In Uxbridge & South Ruislip there are seventeen candidates. The interesting thing is that Reform UK are not contesting this one, and have presumably done a deal with Reclaim’s Laurence Fox – his party’s second parliamentary candidate after a disastrous debut by Fox’s then deputy Martin Daubney, who polled less than 1% at North Shropshire in 2021.
As well as Fox, the Uxbridge ballot paper includes the anti-vaxxer Piers Corbyn (brother of the former Labour leader), and UKIP’s deputy leader Rebecca Jane (aka Rebecca Jane Sutton) who has an eccentric background even by her party’s standards. She was born in Barrowford (near Pendle, Lancashire) and used to live in Burnley, where her jobs included working as a Marilyn Monroe lookalike and running a private detective agency. She has also ‘starred’ in a couple of reality TV series including Big Brother.
There are four independents, two of whom are single-issue campaigners who have changed their names to include the words ‘Anti-Ulez’ and ‘No-Ulez’ (referring to the controversial ‘Ultra Low Emission Zone’ that imposes charges on the most polluting vehicles. This was originally a Boris Johnson policy, approved in theory when he was Mayor, but Sadiq Khan was Mayor by the time it was implemented.
Others on the Uxbridge ballot paper include the SDP, Christian Peoples Alliance (whose candidate is, as usual, an African) and Rejoin EU, as well as the Climate Party mentioned above.
By comparison to the other two 20th July by-elections, Somerton & Frome has a conventional ballot paper with just eight candidates, including Reform UK and UKIP. This is the only one of the three by-elections where Nigel Farage’s new party and his old party are fighting each other.
The Mid Bedfordshire by-election date hasn’t yet been set, but I’d guess will be September or October.
And it seems possible there will be a by-election in Tamworth, because there’s a report due to be published on the homosexual Tory Chris Pincher who had to resign as deputy chief whip after a scandal that helped bring down Boris. Pincher lost the Tory whip in July last year but has remained as an independent MP for the last 12 months while the investigation continued.
The bad news for failing Prime Minister Rishi Sunk is that both Mid Bedfordshire and Tamworth are very safe Tory seats. If his party loses either or both of these, in addition to the pretty certain defeat at Uxbridge, and the fairly likely defeats at Selby & Ainsty and Somerton & Frome, then it’s not impossible the Tories might seek another very late change of leader before next year’s General Election.

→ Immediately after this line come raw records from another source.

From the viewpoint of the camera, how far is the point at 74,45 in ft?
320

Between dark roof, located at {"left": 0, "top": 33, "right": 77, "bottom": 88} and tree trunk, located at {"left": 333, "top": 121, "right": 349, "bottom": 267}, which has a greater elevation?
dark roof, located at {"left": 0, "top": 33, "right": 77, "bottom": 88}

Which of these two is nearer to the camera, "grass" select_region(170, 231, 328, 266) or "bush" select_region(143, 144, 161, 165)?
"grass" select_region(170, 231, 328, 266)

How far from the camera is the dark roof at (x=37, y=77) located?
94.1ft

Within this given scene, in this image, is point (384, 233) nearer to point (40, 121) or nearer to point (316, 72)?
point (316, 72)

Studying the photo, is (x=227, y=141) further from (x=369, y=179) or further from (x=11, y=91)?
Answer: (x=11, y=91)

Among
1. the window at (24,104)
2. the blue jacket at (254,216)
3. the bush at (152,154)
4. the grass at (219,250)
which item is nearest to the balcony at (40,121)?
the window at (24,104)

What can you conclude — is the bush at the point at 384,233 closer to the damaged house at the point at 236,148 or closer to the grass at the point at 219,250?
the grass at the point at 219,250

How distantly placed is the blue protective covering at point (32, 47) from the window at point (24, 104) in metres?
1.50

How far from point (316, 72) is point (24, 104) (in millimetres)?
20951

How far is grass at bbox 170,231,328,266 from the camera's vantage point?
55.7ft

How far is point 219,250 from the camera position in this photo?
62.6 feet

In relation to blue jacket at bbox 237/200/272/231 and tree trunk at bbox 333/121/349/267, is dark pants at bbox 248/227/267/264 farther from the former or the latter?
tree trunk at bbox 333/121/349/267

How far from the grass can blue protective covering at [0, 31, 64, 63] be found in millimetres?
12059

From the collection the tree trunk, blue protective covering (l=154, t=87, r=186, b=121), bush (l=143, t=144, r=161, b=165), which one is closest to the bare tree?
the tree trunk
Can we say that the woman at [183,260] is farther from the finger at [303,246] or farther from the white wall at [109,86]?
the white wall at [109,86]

And the bad news for H&D readers is that despite the Tory collapse, Reform UK’s continuing failure, and widespread distrust of Labour – there is no sign whatsoever of even a vaguely credible movement party. In 1972 the Uxbridge by-election proved that the National Front was a serious party, and ignited that party’s most successful period during the mid-1970s. More than half a century later, this year’s Uxbridge contest is likely to prove both that civic nationalism and single issue obsessions are electorally bankrupt, and that there is a political vacuum waiting to be filled by any racial nationalist party that can get its act together on a national scale.